The barbecue teams will also try their hands at dessert during Saturday’s Wymans Blueberry Dessert Contest, a new addition this year.
Nothing goes better with ribs or a pulled pork sandwich than beer, so the folks at Shipyard will host a beer garden. There will also be live music both days, children’s activities, crafts, a green expo, and a preview of nine Colonial encampments that are going to be part of the town of Eliot’s upcoming bicentennial celebration.
“They dress up, they cook, they do everything like it’s back in the day,” said Lisa Raitt, event coordinator for the Raitt Homestead. “They keep in character the entire time. They have cannons that go off.”
Kirk, who attended last year’s Mainely Grillin’ and Chillin’ event, said he was impressed with the family-friendly festival, which reminded him of “the way barbecue was when we started back in the early ’80s.”
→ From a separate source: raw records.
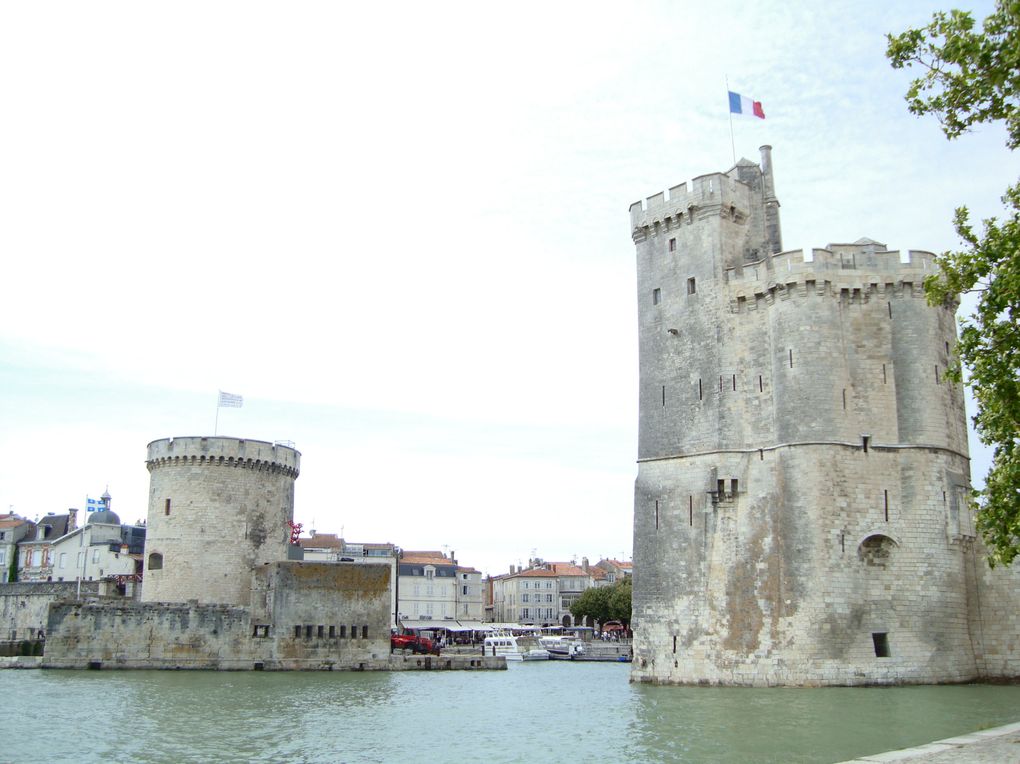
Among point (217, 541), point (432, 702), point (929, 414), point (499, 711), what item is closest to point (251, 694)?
point (432, 702)

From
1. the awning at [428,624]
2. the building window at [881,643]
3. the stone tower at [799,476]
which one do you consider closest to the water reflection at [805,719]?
the building window at [881,643]

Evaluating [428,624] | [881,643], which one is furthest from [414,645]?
[881,643]

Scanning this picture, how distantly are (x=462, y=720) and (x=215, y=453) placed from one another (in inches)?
768

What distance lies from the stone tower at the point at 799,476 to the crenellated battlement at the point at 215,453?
1608 centimetres

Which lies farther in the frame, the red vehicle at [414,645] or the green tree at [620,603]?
the green tree at [620,603]

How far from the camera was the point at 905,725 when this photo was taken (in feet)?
59.5

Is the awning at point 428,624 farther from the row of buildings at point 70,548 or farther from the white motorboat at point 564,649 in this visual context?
the row of buildings at point 70,548

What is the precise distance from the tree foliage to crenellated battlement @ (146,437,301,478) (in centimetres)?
3193

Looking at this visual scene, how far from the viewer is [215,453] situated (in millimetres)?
37344

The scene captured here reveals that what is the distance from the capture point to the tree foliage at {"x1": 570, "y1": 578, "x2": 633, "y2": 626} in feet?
209

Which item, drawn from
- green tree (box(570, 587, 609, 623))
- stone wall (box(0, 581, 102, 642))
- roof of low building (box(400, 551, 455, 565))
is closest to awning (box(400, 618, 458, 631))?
roof of low building (box(400, 551, 455, 565))

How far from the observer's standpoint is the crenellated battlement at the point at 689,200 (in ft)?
98.1

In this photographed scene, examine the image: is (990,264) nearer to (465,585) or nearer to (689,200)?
(689,200)

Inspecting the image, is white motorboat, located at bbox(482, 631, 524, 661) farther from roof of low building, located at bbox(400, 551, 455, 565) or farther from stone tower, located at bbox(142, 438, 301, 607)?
roof of low building, located at bbox(400, 551, 455, 565)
Mainers lucky enough to get into Kirk and Davis’ all-day cooking class on Friday will divide into two-person teams and try their hand at cooking pork butt, brisket, chicken and ribs. The teams will also learn how to make sausage and develop their own signature rub.
“The people in the Pacific Northwest, the left coast, they say this class takes three to five years off trial and error,” Kirk said, “whether it’s backyard or competition” barbecue.
Just leave the aluminum foil at home.